2. Substituted hard work for supplementation – This is something that shows how naive I was when it comes to training. Now don’t get me wrong, adding high quality supplementation to a solid nutrition plan and smart, hard training is the holy grail of lifting. It provides the greatest results. One plus one plus one does not equal three in this case, it equals ten. That said, you cannot think that supplements are going to undo the wrongs you are making if you simply won’t train hard or eat right.
3. Muscle Magazines – Don’t get me wrong. Muscle magazines were my source of education and inspiration for starting down this career path and love of lifting in the first place. That said, the models I was inspired by were not necessarily following the same supplement regimen I was! Be careful who you turn to for guidance. You may be making the same mistake I made, except this time online rather than via the pages of a magazine.
4. A to B rather than enjoying the pain of A to Z – If you want to build muscle as quickly as possible you must stop focusing on the rep as the currency of your workouts. Instead, focus only on the quality of the rep and you will start seeing much faster gains. It doesn’t matter what your goal is in your training at the moment. The quality of that rep has to match up with what you are trying to achieve and only then will your results be attainable.
5. Ignoring the value of Plant based nutrition – This is something that was again engendered in me at a young age. My mentors stressed starchy carbs and protein (because I was skinny and needed to put on weight). By neglecting the importance of plant based fibrous carbohydrates I was neglecting one of the most valuable sources of micronutrients needed to compliment and fill in the gaps of a complete nutrition plan. I got over my aversion to these foods and the gains were almost instant.
6. On the wrong side of the VOLUME / INTENSITY spectrum – This is one that can be summed up in one quick statement. You can either workout hard or you can workout long but you cannot do both. Opt for intensity over half assed volume any day and you will see much faster gains.

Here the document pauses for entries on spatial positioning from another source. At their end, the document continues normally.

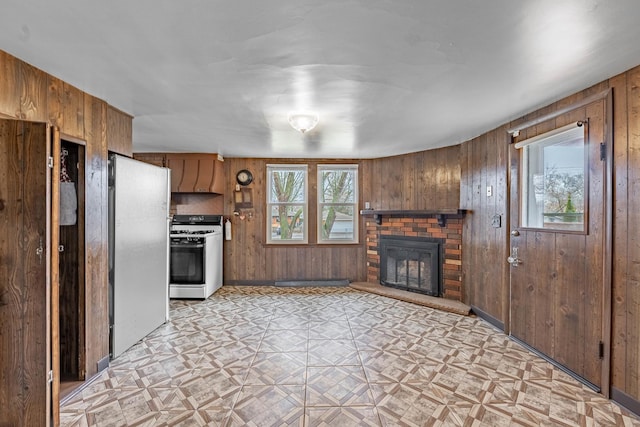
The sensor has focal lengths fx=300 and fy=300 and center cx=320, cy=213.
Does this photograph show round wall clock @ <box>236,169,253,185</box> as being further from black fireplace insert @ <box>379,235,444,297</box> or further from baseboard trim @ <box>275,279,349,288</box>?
black fireplace insert @ <box>379,235,444,297</box>

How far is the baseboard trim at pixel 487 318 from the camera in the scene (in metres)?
3.33

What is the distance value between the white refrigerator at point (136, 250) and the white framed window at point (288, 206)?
2.09 m

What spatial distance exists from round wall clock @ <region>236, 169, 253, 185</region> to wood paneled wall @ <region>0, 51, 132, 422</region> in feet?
7.93

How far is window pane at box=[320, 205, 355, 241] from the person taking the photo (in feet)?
17.6

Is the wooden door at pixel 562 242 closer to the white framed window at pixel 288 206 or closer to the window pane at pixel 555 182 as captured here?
the window pane at pixel 555 182

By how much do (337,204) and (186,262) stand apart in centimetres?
262

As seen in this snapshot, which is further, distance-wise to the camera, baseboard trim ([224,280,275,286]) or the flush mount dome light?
baseboard trim ([224,280,275,286])

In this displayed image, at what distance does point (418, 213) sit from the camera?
14.8ft

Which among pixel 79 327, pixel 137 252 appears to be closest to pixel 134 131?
pixel 137 252

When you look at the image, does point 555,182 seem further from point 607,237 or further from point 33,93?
point 33,93

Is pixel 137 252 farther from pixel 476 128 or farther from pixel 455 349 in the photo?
pixel 476 128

7. Exerphobia – The exercises that cause the greatest amount of trepidation before doing them are almost always the most beneficial. Don’t steer away from an exercise just because you know that it is harder to execute than a single joint exercise that you can do on a machine much more comfortably!
8. That said, every exercise is not right for every body. Some biomechanical differences between individuals can make one exercise perfect for one and impossible for someone else to perform in good form. Get creative and take chances on coming up with new ways to hit your muscles without compromising your long term health.